Взгляд стальных глаз упал на стену: на ржавом гвозде висел мрачный серп. Сольке собственноручно наточила оружие и берегла его до особого случая.

— Никто не знает, что ты здесь застряла, — хихикнула кривушка и, спрятав жнец в складках красного сарафана, вышла прочь из кухни.

— Пойдём, моя милая, и найдём таинственный цветок чольсы.

* * *

— Слышь, Холод... — худощавый мужчина в кольчужной рубахе с трудом приподнялся на локте, оглядывая место побоища, — Кажется эти уроды сломали мне два ребра, а может и три.

Он поднёс к лицу кисть левой руки и с удивлением уставился на обрубок указательного пальца. Потом побледнел и вновь упал лицом в грязь.

— Ты легко отделался, Ветер, — белобрысый коротышка ожесточённо пыхтел, силясь выдрать из ляжки стрелу с цветным оперением, — Но согласись: знатная получилась возня.

— Клёвая битва, — поднял заляпанное грязью лицо худощавый.

С неба, неторопливо кружа, спустился гигантский ворон.

— Мог бы и помочь, скотина, — приветствовал его Ветер, — Нас тут чуть не поубивали.

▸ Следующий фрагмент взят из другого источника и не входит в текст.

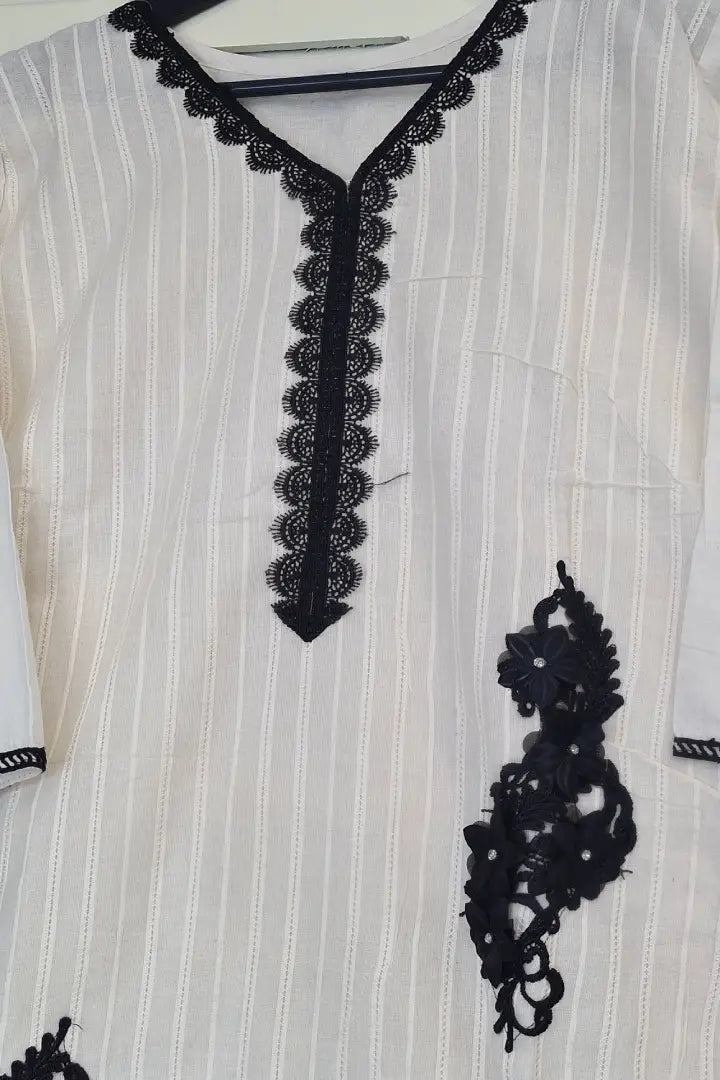 Cotton Kurta set With Dupatta in Contrast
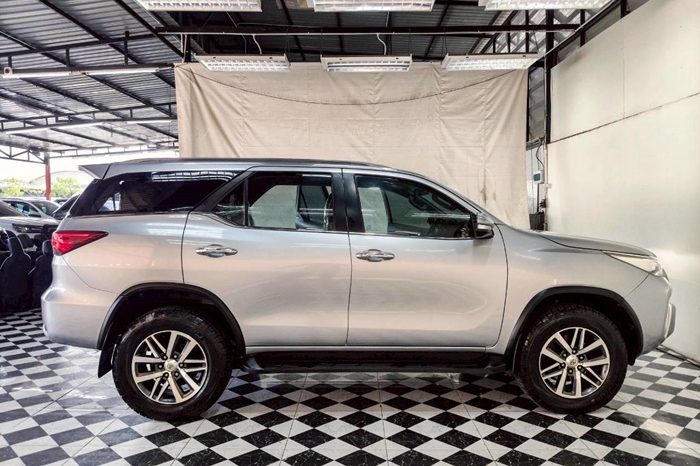 TOYOTA 4WD 2015 2.8V AT FORTUNER SILVER  2908 full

— Был занят, — каркнула птица, — Но не печальтесь: вы, ребята, не выглядите побеждёнными — вы выглядите избитыми. Где Кухулин и Донна?

— Оба быка там, — Холод бросил окровавленное древко в сторону огромной груды порубленного мяса.

— Вот, блять, — Ворон поворошил клювом кровавый фарш, — Морри же просила живьём.

— Не вышло, — сплюнул кровавую слизь Ветер, — Перед смертью пёс Куланна испросил отдыха и, пока мы сопели друг напротив друга, он поведал нам историю об отвергнутой им любви некой могущественной ведьмы в алом платье. Знаешь об этом что-нибудь, Грим?

— Первый раз слышу, — открестился ворон.

— Что толку с ним говорить? — вопросил Холод, — Он же и сам баба — та, в чёрном платье с перьями.

— Не городи хуйни, — отрезал ворон, — Так что там с драмой?

— С трагедией, — поправил птицу Ветер, — Кухулин предпочёл помереть, нежели снова оказаться в её объятиях. Он нам поведал, что его возлюбленная приглашает к ним в постель ещё двух своих подруг — рослую блондинку и миниатюрную брюнетку.

— Ну и? Что было дальше?

— Мы ему ответили и он, сопровождаемый своим рогатым чудищем, вновь яростно бросился на нас.

— И что вы ему сказали? — Ворон выкатил из груды мёртвую человеческую голову — та с ненавистью пырилась в хмурое небо всеми своими семью зрачками.

— Что Морриган поступает так и с нами, а нам это безумно нравится, — хором ответили Сильный Холод и Ветер, Высокий Тростник.

* * *

Темнота наполняла её всю: липкий мрак, который она так любила. Ей не хотелось открывать глаза, здесь так хорошо — прохладно, сладко и влажно, словно в глубокой мягкой могиле.

Кап-кап.

Что-то мешало ей наслаждаться этим вневременным покоем.

Кап-кап.

Тяжёлые капли воды.

Они разбивались о её лоб и стекали по лицу пронырливыми струйками.